The purpose of BIR is to provide a linear explanation of 2D maps that are subject to rotational invariance. In our research, we considered Multidimensional Scaling (MDS) embeddings as an example of maps that are invariant to rotation. By invariant to rotation, we mean that the orientation of the map is arbitrary, and should therefore be considered when explaining the two dimensions of the map.
-
dataset.csv in the folder called Datasets. This file must contain the feature values used for explaining the embedding. Columns = features; rows = instances. The first line of the file contains the feature names.
-
embedding.csv in the folder called Datasets. This file must contain the embedding to explain. Columns = embedding dimensions; rows = instances. The first line of the file corresponds to the first instance.
In order to run BIR, execute all lines of BIR.R. Inputs (the embedding X and the features Fe for explaining it) should be located in the folder Datasets. The results will be provided in the folder called Results.

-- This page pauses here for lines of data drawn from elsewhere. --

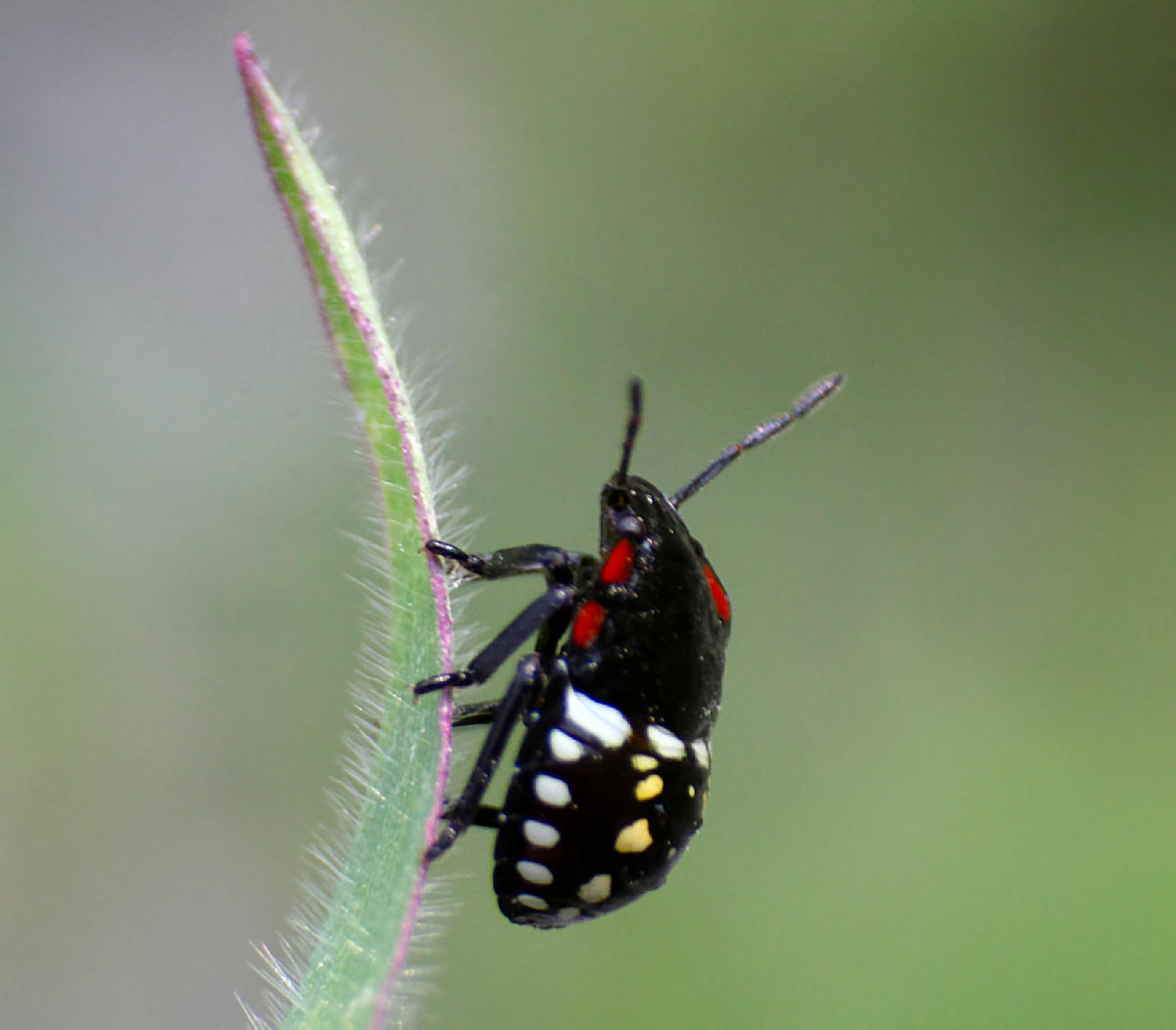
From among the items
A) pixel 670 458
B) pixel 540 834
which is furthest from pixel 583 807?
pixel 670 458

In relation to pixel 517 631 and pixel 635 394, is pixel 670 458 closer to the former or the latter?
pixel 635 394

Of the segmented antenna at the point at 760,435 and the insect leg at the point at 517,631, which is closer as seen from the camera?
the insect leg at the point at 517,631

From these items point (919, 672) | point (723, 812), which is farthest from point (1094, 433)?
point (723, 812)

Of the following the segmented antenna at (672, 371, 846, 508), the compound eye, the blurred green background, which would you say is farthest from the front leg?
the blurred green background

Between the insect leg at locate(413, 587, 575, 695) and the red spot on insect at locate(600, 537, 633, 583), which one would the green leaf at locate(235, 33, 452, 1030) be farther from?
the red spot on insect at locate(600, 537, 633, 583)

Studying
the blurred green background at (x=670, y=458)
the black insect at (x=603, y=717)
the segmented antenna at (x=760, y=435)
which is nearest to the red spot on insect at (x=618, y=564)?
the black insect at (x=603, y=717)

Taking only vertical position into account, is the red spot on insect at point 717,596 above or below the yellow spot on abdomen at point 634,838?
above

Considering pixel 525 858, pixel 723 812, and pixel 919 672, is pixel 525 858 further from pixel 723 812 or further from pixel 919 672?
pixel 919 672

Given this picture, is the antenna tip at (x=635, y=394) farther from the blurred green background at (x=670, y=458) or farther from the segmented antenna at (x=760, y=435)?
the blurred green background at (x=670, y=458)
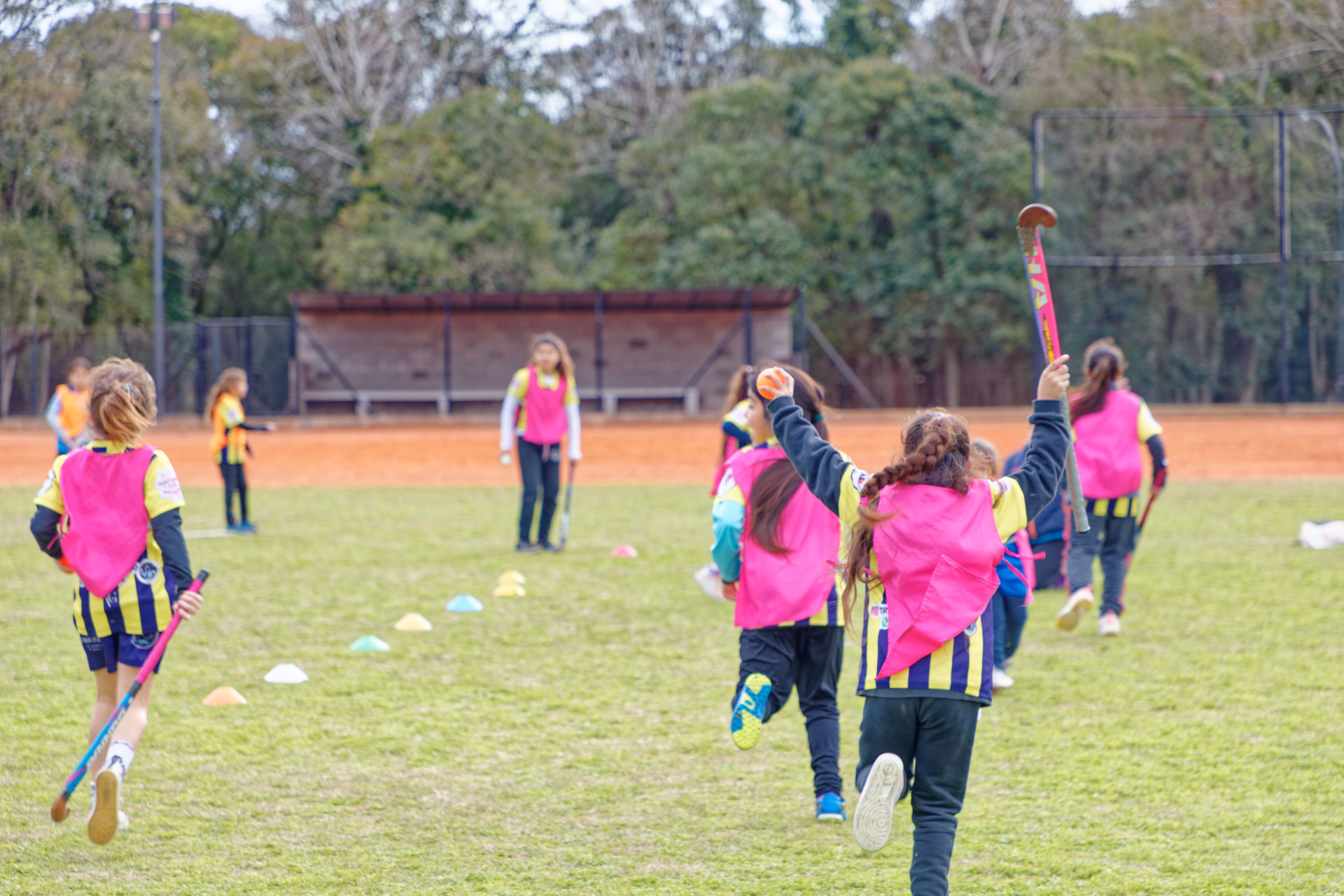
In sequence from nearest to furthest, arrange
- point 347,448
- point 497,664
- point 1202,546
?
1. point 497,664
2. point 1202,546
3. point 347,448

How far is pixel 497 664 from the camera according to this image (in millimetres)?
6645

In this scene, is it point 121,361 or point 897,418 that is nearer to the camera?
point 121,361

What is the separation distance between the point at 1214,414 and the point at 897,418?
7.09m

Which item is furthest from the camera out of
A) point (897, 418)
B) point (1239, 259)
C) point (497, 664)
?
point (897, 418)

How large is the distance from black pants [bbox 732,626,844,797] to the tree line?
2499 centimetres

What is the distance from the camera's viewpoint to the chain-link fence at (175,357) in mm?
30844

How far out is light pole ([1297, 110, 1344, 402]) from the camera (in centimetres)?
2422

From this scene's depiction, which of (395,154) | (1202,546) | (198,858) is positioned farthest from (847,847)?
(395,154)

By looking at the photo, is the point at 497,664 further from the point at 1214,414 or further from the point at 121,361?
the point at 1214,414

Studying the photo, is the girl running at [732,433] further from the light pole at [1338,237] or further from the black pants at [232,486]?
the light pole at [1338,237]

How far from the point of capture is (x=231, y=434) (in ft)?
37.8

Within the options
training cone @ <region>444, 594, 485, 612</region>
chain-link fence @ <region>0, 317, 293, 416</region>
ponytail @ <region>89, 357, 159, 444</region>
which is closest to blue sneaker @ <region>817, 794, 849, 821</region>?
ponytail @ <region>89, 357, 159, 444</region>

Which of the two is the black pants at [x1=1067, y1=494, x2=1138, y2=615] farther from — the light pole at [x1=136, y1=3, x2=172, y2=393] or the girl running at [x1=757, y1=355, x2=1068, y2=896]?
the light pole at [x1=136, y1=3, x2=172, y2=393]

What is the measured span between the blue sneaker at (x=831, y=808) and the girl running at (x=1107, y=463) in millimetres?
2960
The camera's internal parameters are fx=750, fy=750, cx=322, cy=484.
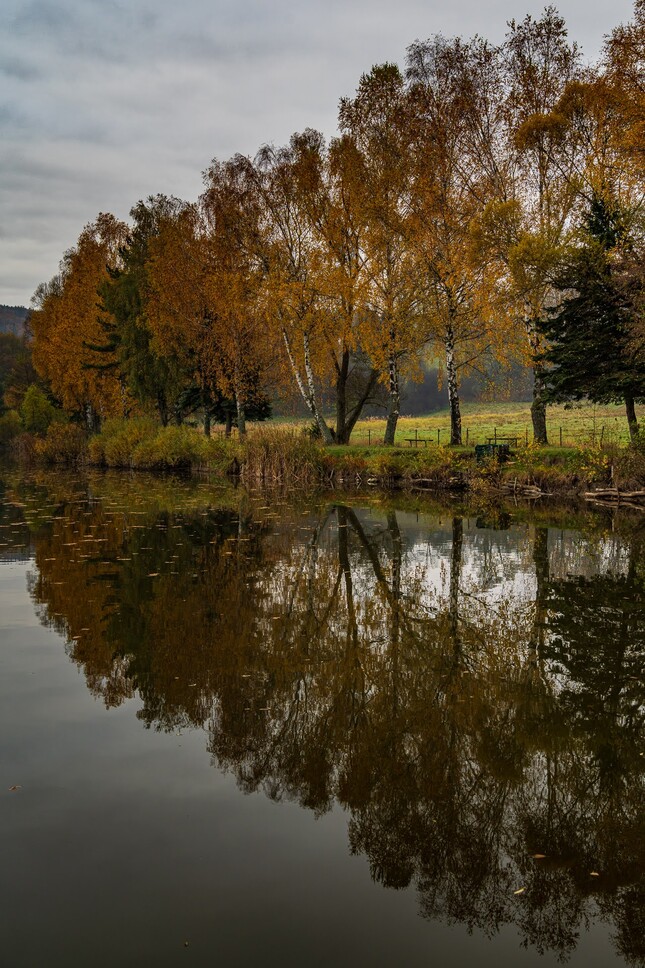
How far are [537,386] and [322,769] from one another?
25067 millimetres

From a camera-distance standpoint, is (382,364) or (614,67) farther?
(382,364)

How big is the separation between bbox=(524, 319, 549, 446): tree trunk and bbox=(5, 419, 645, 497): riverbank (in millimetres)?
1377

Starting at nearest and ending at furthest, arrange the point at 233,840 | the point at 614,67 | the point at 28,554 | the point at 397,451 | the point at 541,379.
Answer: the point at 233,840, the point at 28,554, the point at 614,67, the point at 541,379, the point at 397,451

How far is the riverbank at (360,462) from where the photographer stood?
2431 centimetres

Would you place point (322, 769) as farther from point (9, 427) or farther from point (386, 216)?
point (9, 427)

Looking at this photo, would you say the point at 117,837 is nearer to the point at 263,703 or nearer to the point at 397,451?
the point at 263,703

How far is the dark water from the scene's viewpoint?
13.5 feet

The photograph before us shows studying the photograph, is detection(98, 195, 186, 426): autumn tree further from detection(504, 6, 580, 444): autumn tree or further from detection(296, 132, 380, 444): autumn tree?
detection(504, 6, 580, 444): autumn tree

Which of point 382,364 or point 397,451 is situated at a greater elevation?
point 382,364

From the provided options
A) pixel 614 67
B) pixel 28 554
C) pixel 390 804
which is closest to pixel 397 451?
pixel 614 67

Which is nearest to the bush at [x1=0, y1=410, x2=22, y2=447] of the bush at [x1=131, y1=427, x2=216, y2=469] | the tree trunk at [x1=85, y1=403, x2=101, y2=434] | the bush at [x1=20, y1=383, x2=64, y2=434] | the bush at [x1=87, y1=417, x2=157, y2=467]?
the bush at [x1=20, y1=383, x2=64, y2=434]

If you want to run BIR as a script (with Rscript), you can either use no argument (in this case, dataset.csv and embedding.csv should be in the folder Datasets) or more. If you use arguments, the two first arguments are mandatory: the first one is the path to the embedding file and the second one is the path to the dataset used to explain the embedding. The additional arguments must be in ordre, but are optional. The third argument is the path indicating where the results should be stored, the fourth one is the start of the range of lambdas, the fifth one is the end of the range and the sixth one is the number of lambdas that should be evaluated.
Here is one example of use with the two first mandatory arguments and the first optinal one:
Rscript BIR.R a_path_to/my_embedding_file.csv another_path_to/my_dataset_file.csv an_output_path/output_file.RData
The selection of lambda should be perform before running BIR for the last time. As lambda is selected by 10-fold cross validation and the optimization is performed using simulated annealing, running BIR will take (number of lambdas to test) * (number of folds in the cross validation) * (number of seconds for simulated annealing). In the current implementation, this means 10 lambdas * 10 folds * 2 seconds.
- Adrien Bibal, Rebecca Marion, and Benoît Frénay. "Finding the most interpretable MDS rotation for sparse linear models based on external features." ESANN, 2018, 537-542.
- Rebecca Marion, Adrien Bibal, and Benoît Frénay. "BIR: A method for selecting the best interpretable multidimensional scaling rotation using external variables." Neurocomputing 342 (2019): 83-96.